Exercise set:
**a.** Duplicate the portion of the text on reading for study from "Survey, Question, Read, Recite, and" up to and including "of the subject.".
**b.** Answer the following from the text on reading for study:
(i) At which university is the person who devised the SQ3R Reading Method?
(ii) In college, within what span of time are students asked to read a great deal?
(iii) Under the recite step, in whose words are the key ideas to be rephrased?
[START OF Selected passage]
Reading Effectively for Study



Reading Effectively for Study

Reading for study is not the same activity as reading for pleasure, a fact that many students take a long, painful time to learn. In college, you are asked to read a great deal in a short time and to remember in detail what you have read. This is a new experience for most students coming to college.

Techniques for successful reading are numerous, but most boil down to a prescription for staying active in the reading process, questioning and interpreting as you read. Francis Robinson of Ohio State University has devised a technique called the SQ3R Reading Method, five steps for effective reading:

Survey, Question, Read, Recite, and Review

• By survey, he means taking an overview of the reading assignment to get a sense of its overall thrust.

• By question, he means asking yourself what the author is trying to get at, going after the who, what, when, why, and where of the subject.

• By read, he means carefully reading for meaning, noting main points and key ideas.

• By recite, he means stopping from time to time to recite to yourself from memory key ideas in the reading, rephrasing them in your own words.

• By review, he means looking over the chapter later, after you have read it, to refresh your memory and help the ideas you have read stick.
[END OF Selected passage]
[START OF Dataset records]
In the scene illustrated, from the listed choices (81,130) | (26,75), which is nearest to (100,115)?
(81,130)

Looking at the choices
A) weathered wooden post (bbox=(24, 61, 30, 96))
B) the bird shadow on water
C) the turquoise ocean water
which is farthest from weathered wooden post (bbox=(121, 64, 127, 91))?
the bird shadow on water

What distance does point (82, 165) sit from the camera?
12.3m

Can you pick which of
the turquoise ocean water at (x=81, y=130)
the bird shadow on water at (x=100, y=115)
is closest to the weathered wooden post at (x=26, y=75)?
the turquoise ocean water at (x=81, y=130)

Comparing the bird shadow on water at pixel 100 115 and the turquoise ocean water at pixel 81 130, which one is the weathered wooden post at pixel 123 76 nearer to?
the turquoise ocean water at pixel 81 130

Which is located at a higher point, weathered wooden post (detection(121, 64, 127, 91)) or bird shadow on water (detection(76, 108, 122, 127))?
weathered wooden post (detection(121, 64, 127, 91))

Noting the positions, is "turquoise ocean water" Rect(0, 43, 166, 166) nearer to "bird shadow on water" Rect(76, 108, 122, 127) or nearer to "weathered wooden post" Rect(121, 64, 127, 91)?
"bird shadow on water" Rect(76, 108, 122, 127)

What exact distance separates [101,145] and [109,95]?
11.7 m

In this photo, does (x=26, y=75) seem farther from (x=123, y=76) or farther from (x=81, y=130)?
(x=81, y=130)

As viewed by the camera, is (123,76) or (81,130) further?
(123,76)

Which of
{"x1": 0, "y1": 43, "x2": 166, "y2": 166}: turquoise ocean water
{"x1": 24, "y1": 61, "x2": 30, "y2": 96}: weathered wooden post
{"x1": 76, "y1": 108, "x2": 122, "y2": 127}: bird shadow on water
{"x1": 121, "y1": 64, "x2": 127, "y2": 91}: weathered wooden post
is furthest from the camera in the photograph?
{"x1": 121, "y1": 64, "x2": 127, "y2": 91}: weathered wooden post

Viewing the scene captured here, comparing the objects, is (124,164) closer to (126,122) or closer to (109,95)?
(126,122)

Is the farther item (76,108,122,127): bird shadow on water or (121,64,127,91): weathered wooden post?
[END OF Dataset records]
Solutions:
**a.**
Survey, Question, Read, Recite, and Review

• By survey, he means taking an overview of the reading assignment to get a sense of its overall thrust.

• By question, he means asking yourself what the author is trying to get at, going after the who, what, when, why, and where of the subject.

**b.**
(i) Ohio State University
(ii) A short time
(iii) In your own words